STUDENTS REGULARLY have opportunities to connect law and life, and the most recent came with a bit of Hollywood.

• Rob Bilott, the Cincinnati lawyer who gained notoriety for his litigation on behalf of West Virginia plaintiffs whose lives and livelihoods were upended by “forever chemicals” dumped in their rural communities, and his wife, Sarah, who is also a lawyer, talked with students about careers and wellbeing. First in a class taught by Professor Michelle Browning Coughlin and then in a noontime session for all students.

• His forever chemicals litigation became the 2019 movie “Dark Waters” (here’s the trailer if you are not familiar with it or want to be inspired by good work lawyers can do for people https://www.youtube.com/watch?v=RvAOuhyunhY).

STUDENTS WENT SHOPPING ‒ for opportunities to volunteer in law-related activities. The Pro Bono Fair, organized by the Chase Office of Career Development, was an opportunity for students to connect with agencies, such as Legal Aid of the Bluegrass, to find out how they can apply their developing legal talents for people who need legal assistance and agencies that provide it. Chase is among a small number of law schools that require students to provide a specified amount of pro bono service to help them develop a mindset for what will become their professional obligation for pro bono work.

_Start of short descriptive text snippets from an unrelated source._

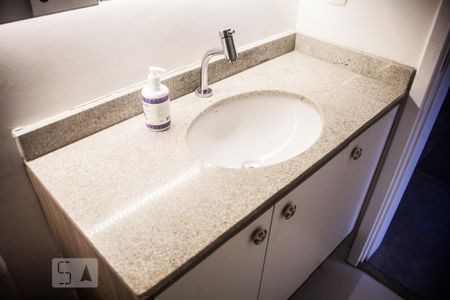 Apartamento para alugar com 42m², 1 quarto e 1 vagaBanheiro - Torneira
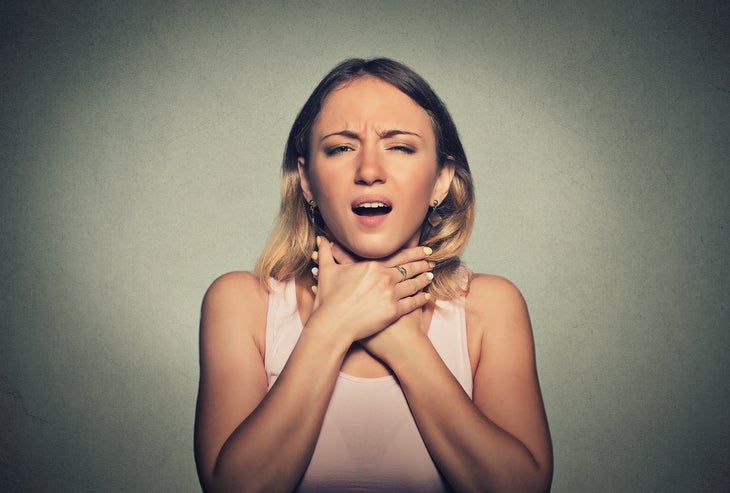shutterstock_390698698 how to do the heimlich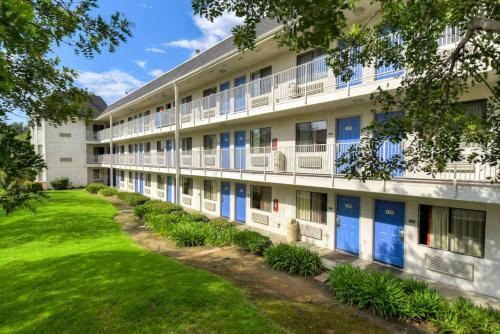 Motel 6 Escondido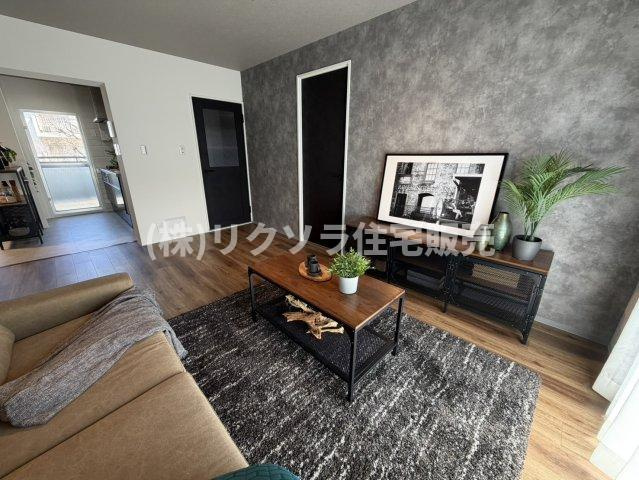 香里三井EG住宅のダイニング|家具・照明付き物件
■物件内覧・資金計画相談・住宅ローン相談、リフォーム相談、お問合せ受付中■
※当日・翌日のご内覧、ご相談はお電話でのお問合せがスムーズです！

WITH THEIR SHARED IDENTITY as Chase students, many of them gathered for a student-sponsored symposium on anticipating how individuals’ similarities, personal differences and life experiences will weave into the fabric of their practices as lawyers. The Student Bar Association-led program “Chasing Diversity in the Law” featured presentations and discussions that included two Supreme Court of Kentucky justices, Justice Michelle M. Keller and Justice Pamela Goodwine, an Ohio Court of Appeals judge, Judge Marilyn Zayas, and lawyers Jada Colon and Scott Knox. For keynote speaker Justice Goodwine, her journey to becoming the first woman and only the fifth justice to have served on all levels of Kentucky trial and appellate courts before reaching the Supreme Court included life experiences of family losses, personal health concerns that interrupted her education and, in some instances, perceptions of race and gender.